Open sharlagelfand opened 3 years ago
Just looking into this a bit. Seems like 1000 is likely our absolutely cutoff (videos below), it performs pretty decently and does well in small multiples, at least the ones I tried! 500 - 750 perform even better, so just depends on tradeoff of choppiness vs more of the data. I think taking the video itself made this even choppier - it does do better when no one's watching :)
library(dplyr)
library(ggplot2)
library(datamations)
diamonds_no_y <- diamonds %>%
select(-y)
nrow(diamonds_no_y)
# [1] 53940
# Way too much!
# 2000 is too choppy
diamonds_sample_2000 <- diamonds_no_y %>%
sample_n(2000)
"diamonds_sample_2000 %>% group_by(cut) %>% summarise(mean = mean(price))" %>%
datamation_sanddance()
# 1000 seems decent (and is a nice round number)
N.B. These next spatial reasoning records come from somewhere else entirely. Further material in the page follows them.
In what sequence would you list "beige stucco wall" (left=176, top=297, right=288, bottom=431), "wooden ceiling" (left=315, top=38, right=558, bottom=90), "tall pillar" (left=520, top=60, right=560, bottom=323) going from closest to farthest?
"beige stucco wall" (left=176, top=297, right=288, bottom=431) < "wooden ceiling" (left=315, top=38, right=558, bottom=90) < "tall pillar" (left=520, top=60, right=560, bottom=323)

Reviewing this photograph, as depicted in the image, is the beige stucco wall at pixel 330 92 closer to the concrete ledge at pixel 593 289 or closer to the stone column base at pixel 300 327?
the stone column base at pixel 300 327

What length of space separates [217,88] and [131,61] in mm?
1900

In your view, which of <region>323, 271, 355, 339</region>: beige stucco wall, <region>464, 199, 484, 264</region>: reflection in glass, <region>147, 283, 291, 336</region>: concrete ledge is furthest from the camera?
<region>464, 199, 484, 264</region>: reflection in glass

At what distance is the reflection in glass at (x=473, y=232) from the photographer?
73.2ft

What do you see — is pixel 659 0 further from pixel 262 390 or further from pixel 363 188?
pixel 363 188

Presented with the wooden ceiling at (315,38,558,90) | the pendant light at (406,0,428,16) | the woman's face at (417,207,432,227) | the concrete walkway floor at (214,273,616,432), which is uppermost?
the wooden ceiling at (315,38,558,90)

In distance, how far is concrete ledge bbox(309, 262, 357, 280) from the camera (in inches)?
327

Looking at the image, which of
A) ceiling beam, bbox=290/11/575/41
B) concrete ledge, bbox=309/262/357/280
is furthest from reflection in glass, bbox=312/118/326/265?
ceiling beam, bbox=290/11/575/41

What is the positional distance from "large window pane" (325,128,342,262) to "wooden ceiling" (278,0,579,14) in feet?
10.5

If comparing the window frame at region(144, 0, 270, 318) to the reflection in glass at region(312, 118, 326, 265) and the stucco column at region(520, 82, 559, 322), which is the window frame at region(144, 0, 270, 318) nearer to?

diamonds_sample_1000 <- diamonds_no_y %>%
sample_n(1000)
"diamonds_sample_1000 %>% group_by(cut) %>% summarise(mean = mean(price))" %>%
datamation_sanddance()
"diamonds_sample_1000 %>% group_by(cut, color, clarity) %>% summarise(mean = mean(price))" %>%
datamation_sanddance()
# 750 and 500 perform really well otherwise
diamonds_sample_750 <- diamonds_no_y %>%
sample_n(750)
"diamonds_sample_750 %>% group_by(cut) %>% summarise(mean = mean(price))" %>%
datamation_sanddance()
"diamonds_sample_750 %>% group_by(cut, color, clarity) %>% summarise(mean = mean(price))" %>%
datamation_sanddance()
Some links on sampling in this issue: https://github.com/tidyverse/dplyr/issues/549
As per #50, we can't quite handle 3000 points - so we should warn people to downsample (and if they don't, downsample ourselves with a warning).
I'll do some experimenting to see what the cutoff for downsampling is first.